The EU has been urged to do more to prevent children and young people from taking up smoking.
Parliament’s tobacco products directive rapporteur Linda McAvan told theparliament.com, “The biggest worry for me is that more young people smoke than adults in the European Union.
“We have to do something to tackle the recruitment of children and young people into smoking.”
The British MEP, who is a member of parliament’s environment, public health and food safety committee, said that 28 per cent of European citizens’ smoke. According to the European commission, the figure for 15 to 24-year-olds is slightly higher, at 29 per cent.
Tobacco packaging is considered to be a crucial aspect of the directive because it is about how the industry sells its products, she said.
With some cigarette packages designed to resemble perfumes and others advertising chocolate flavoured tobacco products, McAvan said, “We know from the tobacco companies themselves that they are designed to attract young women.
“But we know its children and young girls who buy these, so we think this kind of packaging should go.”
McAvan wants to see picture warnings on the packaging of tobacco products, with images of the health effects of smoking clearly visible.

What you should do - In the article on youth smoking, what share of 15 to 24-year-olds smoke according to the European Commission? Rely only on the article on youth smoking, not on the listing.

Information provided -
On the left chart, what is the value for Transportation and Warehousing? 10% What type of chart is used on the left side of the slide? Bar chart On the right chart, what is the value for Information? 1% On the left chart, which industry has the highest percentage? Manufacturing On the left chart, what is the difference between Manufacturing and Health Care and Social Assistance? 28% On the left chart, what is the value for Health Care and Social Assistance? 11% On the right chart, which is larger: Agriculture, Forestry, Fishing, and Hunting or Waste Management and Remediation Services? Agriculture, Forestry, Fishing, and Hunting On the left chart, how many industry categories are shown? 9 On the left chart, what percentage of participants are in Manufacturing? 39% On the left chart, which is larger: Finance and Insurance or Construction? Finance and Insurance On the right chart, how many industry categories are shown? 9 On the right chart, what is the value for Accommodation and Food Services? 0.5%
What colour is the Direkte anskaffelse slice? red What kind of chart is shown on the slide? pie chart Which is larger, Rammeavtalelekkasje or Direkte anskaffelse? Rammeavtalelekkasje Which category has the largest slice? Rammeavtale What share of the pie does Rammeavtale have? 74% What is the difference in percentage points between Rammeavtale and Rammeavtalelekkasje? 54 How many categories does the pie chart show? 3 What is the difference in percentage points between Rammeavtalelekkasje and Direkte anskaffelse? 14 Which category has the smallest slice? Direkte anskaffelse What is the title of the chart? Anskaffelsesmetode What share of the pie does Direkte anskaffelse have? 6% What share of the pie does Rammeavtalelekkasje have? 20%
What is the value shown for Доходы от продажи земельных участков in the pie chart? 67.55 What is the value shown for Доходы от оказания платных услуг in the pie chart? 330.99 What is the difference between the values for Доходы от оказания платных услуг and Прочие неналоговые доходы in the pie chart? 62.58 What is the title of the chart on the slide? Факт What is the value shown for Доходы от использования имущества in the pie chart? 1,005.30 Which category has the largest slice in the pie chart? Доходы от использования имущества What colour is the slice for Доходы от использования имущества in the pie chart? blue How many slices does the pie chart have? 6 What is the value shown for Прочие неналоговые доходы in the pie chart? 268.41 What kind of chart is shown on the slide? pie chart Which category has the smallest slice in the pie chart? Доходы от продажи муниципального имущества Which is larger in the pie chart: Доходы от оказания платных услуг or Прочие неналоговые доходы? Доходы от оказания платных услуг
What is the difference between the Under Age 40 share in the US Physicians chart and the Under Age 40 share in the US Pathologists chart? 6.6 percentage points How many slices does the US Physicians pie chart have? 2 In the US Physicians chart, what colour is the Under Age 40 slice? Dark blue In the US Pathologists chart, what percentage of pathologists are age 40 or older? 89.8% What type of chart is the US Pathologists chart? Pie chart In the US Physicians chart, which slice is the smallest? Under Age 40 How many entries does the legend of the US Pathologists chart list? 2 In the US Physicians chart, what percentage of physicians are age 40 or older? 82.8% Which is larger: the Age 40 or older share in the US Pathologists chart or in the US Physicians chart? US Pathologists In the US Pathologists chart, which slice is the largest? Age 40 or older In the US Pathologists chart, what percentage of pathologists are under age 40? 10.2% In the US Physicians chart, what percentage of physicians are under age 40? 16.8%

Response to the exercise - 29 percent.